Hey, Karen! An article on your favorite subject.
No Sauce for the Gander Why can't Americans have the same health care coverage as Congress?
BY ROBERT L. BARTLEY Wall Steet Journal.
Our solons are just now scattered around the country far from the Beltway conventional wisdom, so they may be in an educable mood. If you have the opportunity, dear reader, sidle up to a Congressperson and ask: On this health care business, why not give the rest of us the same choices you've given yourself?
For the biggest thing Congressfolk will face back in Washington is the proposal for prescription drug benefits under Medicare, and it's galling that none of them rely on Medicare. Instead they've given themselves, their employees and the bureaucrats an entirely different system, now and in retirement. It's called the Federal Employees Health Benefits Program. Lo and behold, it looks a lot like the Medicare proposals Sen. Edward Kennedy and other Democratic millionaires say would destroy Medicare.
Indeed, the FEHBP is the model for the reform proposals framed by scholars at places such as the Heritage Foundation and American Enterprise Institute. It's also the choice of the Healthcare Leadership Council, a coalition of chief executives of health care providers ranging from the Mayo Clinic to Abbott Labs. It's also a model for the Bush administration, at least in its better days.
Medicare is a top-down system. Congress legislates a one-size-fits-all package of benefits. Then it sets up an agency--CMS, formerly HCFA--to decide what prices to pay. This is central planning like GOSPLAN, which ran the Soviet economy by dictating quantities and prices. So it's no surprise that Medicare is wracked by inefficiency and confusion.
It suffers a lag in designing appropriate benefits, for starters, with the prescription drug benefit debate being the latest example. Doctors drop out of the system, refusing new Medicare patients. Seniors find themselves unable to choose the physicians they want. Costs burgeon beyond control. And with the retirement of the baby-boom generation, the number of Americans in this creaking system will double by the year 2030.
For themselves and their retainers, by contrast, our Congressfolk designed a plan based on consumer choice and competition. Each spring, the Office of Personnel Management, which administers the federal employee plan, sends a "call letter" to health insurance providers outlining goals and asking each company to propose a benefits package. All plans that meet minimum standards are offered as a choice to federal employees.

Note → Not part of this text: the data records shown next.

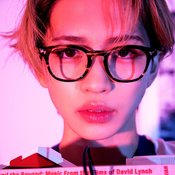 【arweb独占公開】岩橋玄樹の美が止まらない…！ar8月号未掲載の”秘蔵カット”まとめ♡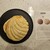 世界のパン パダリア - 料理写真: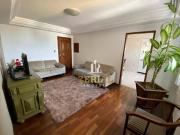 Cobertura com 3 dormitórios à venda, 122,23m² por R$...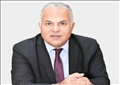 الدكتور خالد خلف قبيصي، وكيل وزارة التربية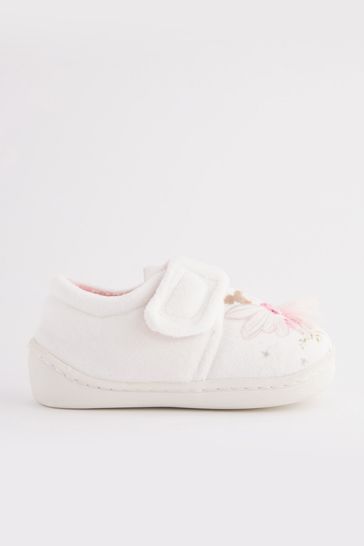 Next discount fairy slippers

Thus federal employees and retirees can choose among a dozen or more options. They can strike their own trade-off between coverage and cost, with the government paying part of the premium according to a formula which typically works out at 72% to 75%. Enrollees can change plans once a year, and competition produces innovations in coverage. Prescription drug benefits are already routine, for example.

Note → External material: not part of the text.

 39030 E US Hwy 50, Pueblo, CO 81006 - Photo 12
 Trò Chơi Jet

Competition, not so incidentally, also controls costs. As in other businesses, participating plans have to set premiums that cover their costs, but will lose customers if their price is too high. The GAO found that the costs of FEHBP essentially mirror those of other large purchasers of health care. This means its premiums have increased rapidly in the last three years, but over 28 years its costs have been about the same as Medicare, but its benefits have been richer. The system records high patient satisfaction, and it's accepted by physicians almost universally. Unlike Medicare, the FEHBP is not in crisis.
The Bush administration planned to use the prescription drug debate to introduce choice and consumer sovereignty into the broader Medicare system. It declared victory when both the House and Senate passed bills, now to be reconciled by a conference committee. But in fact the Senate bill merely adds prescription drug coverage as a new entitlement with no choice element, while the House bill has one lonely provision, introducing choice and competition starting in 2010. Some 75 House Republicans joined a letter suggesting they won't vote for a conference bill without this provision, but Sen. Kennedy is adamant about stripping away President Bush's last fig leaf.
The idea of waiting until 2010 is ludicrous enough; we now see reports of a "compromise" of a "pilot program" to test competition. Yet the FEHBP has operated successfully for more than 40 years, and as of July 2002 covered 2.2 million federal workers plus 1.9 million retirees and 4.2 million dependents. Some pilot program.
The Bush administration's inclination, at least when heading to the Crawford ranch, seemed to be to surrender to Sen. Kennedy and call it victory. Probably even to pressure GOP members into going along, as it did in passing the current House bill by one vote. In Beltway conventional wisdom, this is skillful triangulation.
But how in fact will this play politically? Three-fourths of seniors already have prescription drug coverage either as retired employees or from supplemental insurance; how will they feel about having this taken away in return for more government promises? And in longer-run political calculation the economic merits can't be cavalierly dismissed. On present course, Mr. Bush is likely to spend his second term trying to straighten out the prescription drug benefit, not pressing for further reforms such as salvaging Social Security.
So perhaps the solons out in the hustings can be educated; those who signed the line-in-the-sand letter could always use a jolt of courage. Come to think of it, maybe some old-timer down in Crawford can whisper some wisdom into Karl Rove's ear. George W. Bush's ear, even. Mr. Bartley is editor emeritus of The Wall Street Journal. His column appears Mondays in the Journal and on OpinionJournal.com.